## Consignes
[1] Pour chacune des affirmations suivantes, dites si elle concorde avec le témoignage sur l'homme qui sortait avec des enfants, en répondant oui ou non et en citant mot pour mot le passage qui tranche : (a) l'homme a beaucoup changé ; (b) la narration mentionne des dizaines d'amis communs sur Facebook ; (c) les amis de l'homme ne savaient rien.
[2] Écrivez la suite du témoignage sur l'homme qui sortait avec des enfants, en reprenant juste après sa dernière phrase.

Et mon histoire n'a rien de spécial. Il n'est ni le premier ni le dernier homme à sortir avec des enfants. Il est l'un des nombreux pédophiles peu exposés qui vivent parmi nous. Il continue d'abuser des jeunes filles en toute tranquillité, jour après jour, pendant que la société nous martèle que nous aurions dû dire non plus fort, que nous avons l'air plus âgées, que nous avons en quelque sorte aimé ça – comme si cela annulait tout.

Je ne sais pas avec certitude à qui est adressée cette atroce colère qui bouillonne en moi ; à moi-même, peut-être, pour n'avoir rien fait en temps voulu ; à mes amis, pour ne pas m'avoir poussée à le quitter ; à ses amis à lui, qui savaient tout pendant tout ce temps ; ou encore à lui personnellement, pour être une ordure. Ou peut-être, bien que ça me fasse mal de l'admettre, suis-je en colère contre la victime d'Adam Johnson – cette fille qui s'est montrée assez courageuse pour réclamer la justice que je n'obtiendrai jamais.

« La société nous martèle que nous aurions dû dire non plus fort, que nous avons l'air plus âgées, que nous avons en quelque sorte aimé ça. »

Son existence me fait l'effet d'un énorme bouton – je sais que je ne devrais pas le percer, mais je ne peux pas m'empêcher de le faire. Nous avons des dizaines d'amis communs sur Facebook. Mon cœur s'emballe dès que je clique sur son profil et je me sens à chaque fois soulagée de constater que ses publications sont pathétiques et écrites sous l'influence de l'alcool. Il n'a pas changé, à ceci près que sa calvitie est plus prononcée.

## Données fournies
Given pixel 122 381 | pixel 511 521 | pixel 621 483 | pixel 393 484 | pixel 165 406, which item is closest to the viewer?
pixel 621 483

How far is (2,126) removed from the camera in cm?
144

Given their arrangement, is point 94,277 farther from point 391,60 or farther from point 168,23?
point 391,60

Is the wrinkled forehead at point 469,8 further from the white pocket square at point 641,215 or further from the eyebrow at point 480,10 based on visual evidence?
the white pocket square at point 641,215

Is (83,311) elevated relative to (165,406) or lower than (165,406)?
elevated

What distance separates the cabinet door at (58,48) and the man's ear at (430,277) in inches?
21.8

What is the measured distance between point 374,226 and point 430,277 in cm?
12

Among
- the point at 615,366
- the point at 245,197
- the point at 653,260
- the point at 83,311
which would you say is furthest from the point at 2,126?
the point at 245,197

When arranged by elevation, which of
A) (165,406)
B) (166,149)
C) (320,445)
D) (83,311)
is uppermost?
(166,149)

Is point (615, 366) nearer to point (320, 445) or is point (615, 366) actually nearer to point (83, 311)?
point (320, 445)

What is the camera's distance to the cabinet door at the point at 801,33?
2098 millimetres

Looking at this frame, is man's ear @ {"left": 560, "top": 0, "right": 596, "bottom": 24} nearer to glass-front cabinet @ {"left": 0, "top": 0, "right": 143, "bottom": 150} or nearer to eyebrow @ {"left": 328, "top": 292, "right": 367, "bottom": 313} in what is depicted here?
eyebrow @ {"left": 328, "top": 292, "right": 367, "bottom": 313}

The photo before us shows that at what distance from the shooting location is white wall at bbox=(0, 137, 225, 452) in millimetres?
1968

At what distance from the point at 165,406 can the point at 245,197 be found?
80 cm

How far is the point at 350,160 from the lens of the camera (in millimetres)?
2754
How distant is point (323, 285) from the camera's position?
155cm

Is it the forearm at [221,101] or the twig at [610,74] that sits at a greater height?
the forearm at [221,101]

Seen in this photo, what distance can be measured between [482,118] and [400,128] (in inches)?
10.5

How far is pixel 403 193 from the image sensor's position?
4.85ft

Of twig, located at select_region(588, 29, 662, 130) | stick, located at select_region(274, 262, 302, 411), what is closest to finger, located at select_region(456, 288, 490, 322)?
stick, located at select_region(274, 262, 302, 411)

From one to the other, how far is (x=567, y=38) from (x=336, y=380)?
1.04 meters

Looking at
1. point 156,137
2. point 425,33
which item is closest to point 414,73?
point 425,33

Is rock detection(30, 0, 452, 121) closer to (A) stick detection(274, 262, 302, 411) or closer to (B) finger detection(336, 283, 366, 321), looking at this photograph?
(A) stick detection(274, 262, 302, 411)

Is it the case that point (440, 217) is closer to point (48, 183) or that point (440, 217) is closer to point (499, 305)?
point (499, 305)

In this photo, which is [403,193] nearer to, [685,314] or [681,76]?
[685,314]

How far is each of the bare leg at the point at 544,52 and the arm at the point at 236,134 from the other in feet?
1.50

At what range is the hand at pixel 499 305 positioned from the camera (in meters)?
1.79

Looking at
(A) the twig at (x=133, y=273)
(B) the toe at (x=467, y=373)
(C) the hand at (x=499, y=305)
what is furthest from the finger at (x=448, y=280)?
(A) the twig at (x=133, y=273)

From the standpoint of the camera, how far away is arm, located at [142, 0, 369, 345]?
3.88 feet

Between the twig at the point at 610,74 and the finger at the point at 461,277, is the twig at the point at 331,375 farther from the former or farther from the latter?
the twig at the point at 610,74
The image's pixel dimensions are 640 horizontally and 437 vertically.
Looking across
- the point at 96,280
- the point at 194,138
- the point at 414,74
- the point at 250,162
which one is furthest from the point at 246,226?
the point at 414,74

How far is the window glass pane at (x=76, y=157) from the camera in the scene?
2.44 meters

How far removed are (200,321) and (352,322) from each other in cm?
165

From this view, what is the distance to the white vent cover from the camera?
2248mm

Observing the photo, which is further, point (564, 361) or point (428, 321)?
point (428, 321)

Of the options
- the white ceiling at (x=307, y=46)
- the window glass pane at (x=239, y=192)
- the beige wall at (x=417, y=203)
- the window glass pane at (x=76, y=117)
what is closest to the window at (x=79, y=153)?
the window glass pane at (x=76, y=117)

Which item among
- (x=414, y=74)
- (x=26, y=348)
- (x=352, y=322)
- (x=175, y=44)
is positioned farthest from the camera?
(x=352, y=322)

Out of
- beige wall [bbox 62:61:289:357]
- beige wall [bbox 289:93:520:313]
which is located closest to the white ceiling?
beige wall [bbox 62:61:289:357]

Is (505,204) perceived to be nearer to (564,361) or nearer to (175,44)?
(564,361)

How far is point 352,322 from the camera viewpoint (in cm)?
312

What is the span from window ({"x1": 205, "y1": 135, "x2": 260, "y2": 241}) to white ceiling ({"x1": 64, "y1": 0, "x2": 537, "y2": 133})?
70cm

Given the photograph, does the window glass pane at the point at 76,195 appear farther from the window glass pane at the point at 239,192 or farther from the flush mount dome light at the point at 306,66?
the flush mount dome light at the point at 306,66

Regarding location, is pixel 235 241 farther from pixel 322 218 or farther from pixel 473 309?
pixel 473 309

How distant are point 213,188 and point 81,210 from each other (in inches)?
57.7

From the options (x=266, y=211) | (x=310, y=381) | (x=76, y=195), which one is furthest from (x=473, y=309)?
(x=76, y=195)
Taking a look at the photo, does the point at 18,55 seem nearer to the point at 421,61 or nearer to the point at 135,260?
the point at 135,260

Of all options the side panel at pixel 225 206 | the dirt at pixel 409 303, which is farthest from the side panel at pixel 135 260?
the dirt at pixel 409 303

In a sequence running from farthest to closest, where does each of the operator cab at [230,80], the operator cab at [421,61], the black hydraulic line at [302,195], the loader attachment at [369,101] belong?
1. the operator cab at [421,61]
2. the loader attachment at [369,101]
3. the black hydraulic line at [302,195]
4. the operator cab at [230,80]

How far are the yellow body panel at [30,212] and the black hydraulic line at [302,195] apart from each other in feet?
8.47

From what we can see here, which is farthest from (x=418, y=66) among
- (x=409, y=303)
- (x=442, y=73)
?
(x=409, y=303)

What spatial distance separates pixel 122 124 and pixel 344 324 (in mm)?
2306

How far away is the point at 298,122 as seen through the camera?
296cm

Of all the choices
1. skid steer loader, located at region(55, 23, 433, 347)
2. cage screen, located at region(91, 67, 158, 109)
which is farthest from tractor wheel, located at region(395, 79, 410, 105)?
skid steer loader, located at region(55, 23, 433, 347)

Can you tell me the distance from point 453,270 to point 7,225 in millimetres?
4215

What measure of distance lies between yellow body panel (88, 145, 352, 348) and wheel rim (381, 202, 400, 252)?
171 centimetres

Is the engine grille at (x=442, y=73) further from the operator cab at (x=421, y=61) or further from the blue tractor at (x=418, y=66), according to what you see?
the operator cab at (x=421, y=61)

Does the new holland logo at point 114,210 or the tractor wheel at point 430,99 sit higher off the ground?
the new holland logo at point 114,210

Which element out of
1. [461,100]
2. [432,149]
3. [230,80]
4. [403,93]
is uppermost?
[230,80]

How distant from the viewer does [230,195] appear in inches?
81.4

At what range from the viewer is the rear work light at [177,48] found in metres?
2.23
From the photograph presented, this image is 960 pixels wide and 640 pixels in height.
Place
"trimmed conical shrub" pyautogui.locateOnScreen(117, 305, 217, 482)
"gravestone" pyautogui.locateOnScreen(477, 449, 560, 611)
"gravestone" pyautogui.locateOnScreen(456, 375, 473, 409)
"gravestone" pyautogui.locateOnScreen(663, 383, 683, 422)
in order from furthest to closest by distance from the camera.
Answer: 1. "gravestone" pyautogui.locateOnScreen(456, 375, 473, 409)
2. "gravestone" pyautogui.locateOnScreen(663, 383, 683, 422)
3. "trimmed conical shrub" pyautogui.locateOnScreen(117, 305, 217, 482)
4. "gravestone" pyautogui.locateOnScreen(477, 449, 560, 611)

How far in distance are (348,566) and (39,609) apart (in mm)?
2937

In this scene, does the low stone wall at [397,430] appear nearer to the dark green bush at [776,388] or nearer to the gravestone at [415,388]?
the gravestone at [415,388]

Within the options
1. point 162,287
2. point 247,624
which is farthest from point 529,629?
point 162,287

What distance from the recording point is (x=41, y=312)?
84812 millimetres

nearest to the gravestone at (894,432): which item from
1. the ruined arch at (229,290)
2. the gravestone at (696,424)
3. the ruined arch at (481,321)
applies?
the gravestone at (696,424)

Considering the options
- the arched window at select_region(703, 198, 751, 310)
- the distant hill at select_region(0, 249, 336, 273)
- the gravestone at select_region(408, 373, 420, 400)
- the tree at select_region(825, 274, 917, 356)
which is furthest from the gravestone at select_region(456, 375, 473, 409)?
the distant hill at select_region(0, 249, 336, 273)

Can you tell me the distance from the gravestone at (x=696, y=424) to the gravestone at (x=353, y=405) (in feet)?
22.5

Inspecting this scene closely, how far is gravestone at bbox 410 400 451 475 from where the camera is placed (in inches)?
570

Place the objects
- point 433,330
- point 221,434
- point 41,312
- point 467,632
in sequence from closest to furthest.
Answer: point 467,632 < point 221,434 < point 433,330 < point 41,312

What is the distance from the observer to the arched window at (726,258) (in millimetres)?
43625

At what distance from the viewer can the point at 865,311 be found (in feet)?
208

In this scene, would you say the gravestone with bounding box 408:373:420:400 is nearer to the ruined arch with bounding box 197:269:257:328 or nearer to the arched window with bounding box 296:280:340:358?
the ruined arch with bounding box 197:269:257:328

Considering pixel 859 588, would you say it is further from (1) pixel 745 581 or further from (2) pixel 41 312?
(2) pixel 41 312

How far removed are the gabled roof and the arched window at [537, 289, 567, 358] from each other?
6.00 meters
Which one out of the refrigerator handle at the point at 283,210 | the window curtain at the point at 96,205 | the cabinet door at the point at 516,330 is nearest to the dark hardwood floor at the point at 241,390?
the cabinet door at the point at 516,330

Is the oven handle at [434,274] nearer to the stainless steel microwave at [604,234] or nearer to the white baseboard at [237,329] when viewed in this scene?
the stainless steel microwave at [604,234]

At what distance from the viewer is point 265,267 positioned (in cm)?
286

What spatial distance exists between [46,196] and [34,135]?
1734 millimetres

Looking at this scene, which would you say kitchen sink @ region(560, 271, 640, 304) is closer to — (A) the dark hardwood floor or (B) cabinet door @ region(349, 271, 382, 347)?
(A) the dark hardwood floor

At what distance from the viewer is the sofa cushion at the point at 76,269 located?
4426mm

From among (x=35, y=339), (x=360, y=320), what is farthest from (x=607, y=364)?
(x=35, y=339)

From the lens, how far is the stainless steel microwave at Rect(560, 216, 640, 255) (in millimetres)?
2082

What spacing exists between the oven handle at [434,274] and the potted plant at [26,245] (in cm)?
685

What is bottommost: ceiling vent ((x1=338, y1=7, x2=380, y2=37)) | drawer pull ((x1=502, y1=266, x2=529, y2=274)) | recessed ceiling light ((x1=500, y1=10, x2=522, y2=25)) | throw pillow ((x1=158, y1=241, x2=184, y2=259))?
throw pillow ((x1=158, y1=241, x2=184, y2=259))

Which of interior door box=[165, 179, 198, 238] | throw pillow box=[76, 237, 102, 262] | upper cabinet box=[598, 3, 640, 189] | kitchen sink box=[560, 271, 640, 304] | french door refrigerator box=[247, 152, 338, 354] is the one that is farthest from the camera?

## Réponses
[1]
(a) Non : « Il n'a pas changé, à ceci près que sa calvitie est plus prononcée. »
(b) Oui : « Nous avons des dizaines d'amis communs sur Facebook. »
(c) Non : « à ses amis à lui, qui savaient tout pendant tout ce temps »

[2]
Rien ne changera jamais ce qui s'est passé, mais je commence enfin à voir les choses telles qu'elles ont toujours été. Ces dix dernières années, à cause de la culpabilité et la honte qui me rongeaient, j'ai eu l'impression qu'il avait une emprise sur moi – une emprise qui valait la peine de me taire, comme s'il existait un « pacte du silence » invisible et tacite entre nous (il ne dirait rien si je ne disais rien).

Le cas de Johnson n'est pas seulement un moyen pour moi de revivre notre relation dégueulasse – voir quelqu'un d'autre à ma place m'a aidée à envisager les choses sous un nouvel angle, plus impartial. Je n'obtiendrai sans doute jamais réparation, mais je sais à présent qu'il n'y a pas de revers de la médaille. Il n'y a pas de partage des torts ; pas de sombre secret entre deux parties. Au lieu de quoi il y a un crime et une victime ; un prédateur et une proie. Quant à moi, je n'ai plus rien à voir avec tout ça.